Stelling: tijdens deze fase wordt dikke callus in het bot gevormd.
6. Als er na een fractuur chirurgisch wordt ingegrepen met osteosynthesemateriaal, is vooral
sprake van secundaire botgenezing.
7. Gegeven: bij een patiënt met een gecompliceerde femurfractuur stel je op basis van de
verwijzing de hypothese ‘afwijkend gangpatroon’ op.
Stelling: deze hypothese kun je bevestigen of ontkrachten na afloop van de anamnese.
8. Gegeven: er wordt een weerstandstest flexie van de rechterknie uitgevoerd conform de
instructie van dit blok. De test is positief ten opzichte van links.
Stelling: een van de mogelijk aangedane structuren hierbij si de rechter m. gracilis.
9. MSR staat voor medische speciale revalidatie
10. Gegeven: tijdens het afnemen van een anamnese bij een patiënt met een femurfractuur
geeft de patiënt aan dat hij moeite heeft met zijn hobby tuinieren.
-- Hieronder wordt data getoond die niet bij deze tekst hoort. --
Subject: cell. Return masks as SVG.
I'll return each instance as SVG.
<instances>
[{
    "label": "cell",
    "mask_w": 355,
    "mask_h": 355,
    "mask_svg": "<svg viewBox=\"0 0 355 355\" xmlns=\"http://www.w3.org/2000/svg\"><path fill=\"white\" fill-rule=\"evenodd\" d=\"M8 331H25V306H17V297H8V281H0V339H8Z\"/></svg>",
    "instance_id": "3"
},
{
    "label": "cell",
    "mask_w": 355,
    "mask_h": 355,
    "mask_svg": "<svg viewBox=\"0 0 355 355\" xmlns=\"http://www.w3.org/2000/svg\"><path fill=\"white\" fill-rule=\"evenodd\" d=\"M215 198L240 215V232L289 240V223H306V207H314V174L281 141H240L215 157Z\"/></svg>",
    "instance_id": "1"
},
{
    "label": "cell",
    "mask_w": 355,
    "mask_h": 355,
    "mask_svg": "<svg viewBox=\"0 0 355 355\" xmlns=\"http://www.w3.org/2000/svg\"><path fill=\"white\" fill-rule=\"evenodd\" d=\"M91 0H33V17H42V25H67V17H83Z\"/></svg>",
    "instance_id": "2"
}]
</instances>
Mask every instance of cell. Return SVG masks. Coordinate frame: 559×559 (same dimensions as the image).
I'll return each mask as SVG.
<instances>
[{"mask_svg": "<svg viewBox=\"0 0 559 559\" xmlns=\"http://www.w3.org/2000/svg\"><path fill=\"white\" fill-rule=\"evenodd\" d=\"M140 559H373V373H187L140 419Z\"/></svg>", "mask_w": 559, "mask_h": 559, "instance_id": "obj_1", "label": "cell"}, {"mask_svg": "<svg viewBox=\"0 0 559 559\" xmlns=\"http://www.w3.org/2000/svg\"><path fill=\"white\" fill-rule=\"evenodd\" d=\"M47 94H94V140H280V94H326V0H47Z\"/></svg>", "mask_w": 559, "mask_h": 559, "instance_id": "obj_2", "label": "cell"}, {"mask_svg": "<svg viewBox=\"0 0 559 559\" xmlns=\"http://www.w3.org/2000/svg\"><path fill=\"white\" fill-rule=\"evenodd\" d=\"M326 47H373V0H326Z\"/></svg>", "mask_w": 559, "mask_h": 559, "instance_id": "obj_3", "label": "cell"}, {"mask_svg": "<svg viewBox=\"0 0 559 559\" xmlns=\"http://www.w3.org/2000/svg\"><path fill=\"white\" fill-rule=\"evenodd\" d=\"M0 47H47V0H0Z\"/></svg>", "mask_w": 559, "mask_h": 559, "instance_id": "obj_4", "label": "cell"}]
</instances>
Stelling: moeite met tuinieren is in dit geval volgens de indeling van de International
Classification of Functioning, Disability and Health (ICF) een beperking in activiteiten.
Quiz taak 4A
1. De pons is een onderdeel van het mesencephalon.
2. Het cerebellum zorgt voor de coördinatie en fijne afstemming van de motoriek die vanuit
andere hersendelen wordt ingezet.
3. De sulcus lateralis scheidt de lobus frontalis van de lobus temporalis.
4. De belangrijkste functie van het cerebellum is het verwerken van auditieve en visuele
prikkels vanuit het ruggenmerg
5. Gegeven: de motorische cortex verwerkt sensorische input tot bewegingen.